Ich nun will damit meine Rede schließen. Es war zwar kühn, daß sie in Gegenwart eines Mannes erging, vor dem es am allerwenigsten angezeigt gewesen wäre, sie war aber vom besten Willen beseelt und hat, wie ich glaube, meinem Danke einigen Ausdruck verliehen nach Maßgabe meiner Kräfte, und habe ich darin auch nichts den Anforderungen Entsprechendes vorgebracht, so habe ich doch nicht völlig geschwiegen. Ja sie war auch noch mit Tränen verbunden, wie es beim Abschied von lieben Freunden zu sein pflegt, ob kindisch und nicht frei von Schmeichelei, von Unbeholfenheit und Schwulst, das weiß ich nicht; aber nichtsdestoweniger trägt sie auch den Charakter des Ungekünstelten an sich, so viel weiß ich gewiß, und durchweg den Stempel der Wahrheit in unverdorbener Gesinnung und aufrichtiger, rückhaltsloser Ergebenheit.

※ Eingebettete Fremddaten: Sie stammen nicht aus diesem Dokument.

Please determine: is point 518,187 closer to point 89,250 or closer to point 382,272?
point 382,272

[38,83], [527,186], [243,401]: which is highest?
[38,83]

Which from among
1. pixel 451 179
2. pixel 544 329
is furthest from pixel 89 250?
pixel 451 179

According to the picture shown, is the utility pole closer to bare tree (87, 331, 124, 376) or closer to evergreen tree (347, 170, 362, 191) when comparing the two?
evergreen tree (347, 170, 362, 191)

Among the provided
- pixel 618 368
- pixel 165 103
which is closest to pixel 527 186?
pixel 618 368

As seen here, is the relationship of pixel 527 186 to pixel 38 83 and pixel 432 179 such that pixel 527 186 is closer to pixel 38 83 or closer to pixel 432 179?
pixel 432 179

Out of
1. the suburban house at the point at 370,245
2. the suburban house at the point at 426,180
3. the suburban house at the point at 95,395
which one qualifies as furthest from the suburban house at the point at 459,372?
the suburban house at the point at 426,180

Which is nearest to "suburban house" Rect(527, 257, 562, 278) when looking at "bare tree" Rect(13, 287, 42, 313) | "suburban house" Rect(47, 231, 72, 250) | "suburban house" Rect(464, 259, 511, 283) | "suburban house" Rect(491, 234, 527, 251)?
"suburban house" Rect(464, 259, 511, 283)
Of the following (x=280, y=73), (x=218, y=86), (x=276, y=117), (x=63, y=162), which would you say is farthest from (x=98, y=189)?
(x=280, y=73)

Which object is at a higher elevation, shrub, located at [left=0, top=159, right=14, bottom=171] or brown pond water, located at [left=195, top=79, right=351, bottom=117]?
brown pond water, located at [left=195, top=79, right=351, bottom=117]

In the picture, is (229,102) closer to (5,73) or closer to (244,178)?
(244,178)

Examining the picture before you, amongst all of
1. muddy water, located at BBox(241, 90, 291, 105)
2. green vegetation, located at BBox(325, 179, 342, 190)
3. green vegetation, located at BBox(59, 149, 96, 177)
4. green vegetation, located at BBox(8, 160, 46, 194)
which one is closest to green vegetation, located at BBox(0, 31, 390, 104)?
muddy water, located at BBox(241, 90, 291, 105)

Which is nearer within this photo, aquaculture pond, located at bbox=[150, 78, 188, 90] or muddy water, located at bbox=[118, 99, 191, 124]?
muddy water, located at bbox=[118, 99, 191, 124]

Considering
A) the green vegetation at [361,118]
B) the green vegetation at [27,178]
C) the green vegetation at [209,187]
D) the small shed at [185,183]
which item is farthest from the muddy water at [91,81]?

Du aber, teures Haupt, erhebe dich und entlasse mich nunmehr mit deinen Segenswünschen! Du hast mich, so lange ich hier verweilte, vom Untergang errettet durch deinen Unterricht in den heiligen Wissenschaften. Rette mich auch durch deine Gebete, wenn ich in die Fremde gezogen bin! Und nun übergib und überlasse mich fremden Händen, oder vielmehr übergib mich Gott, der mich zu dir hingeführt hat! Danke ihm für all das Gute, das er in der Vergangenheit für mich getan hat, flehe zu ihm, daß er mich auch in Zukunft an seiner Hand führen, daß er mir in allem beistehen, meinem Geiste seine Gebote in Erinnerung bringen und mir seine göttliche Furcht einflößen möge, die mir die beste Erzieherin sein wird! Denn wenn ich einmal von hier fort bin, werde ich ihm nicht mehr mit der nämlichen Freiheit gehorchen, die ich unter deinen Augen besaß. Flehe für mich, daß ich von ihm auch einigen Trost erlangen möge für die Entbehrung deiner Gegenwart, daß er mir einen guten Führer mit auf den Weg geben möge, einen Engel als Gefährten meiner Reise! Bete endlich auch, daß er mich zur Umkehr bestimme und abermals zu dir zurückführe; ja das allein wird mir den allergrößten Trost bereiten!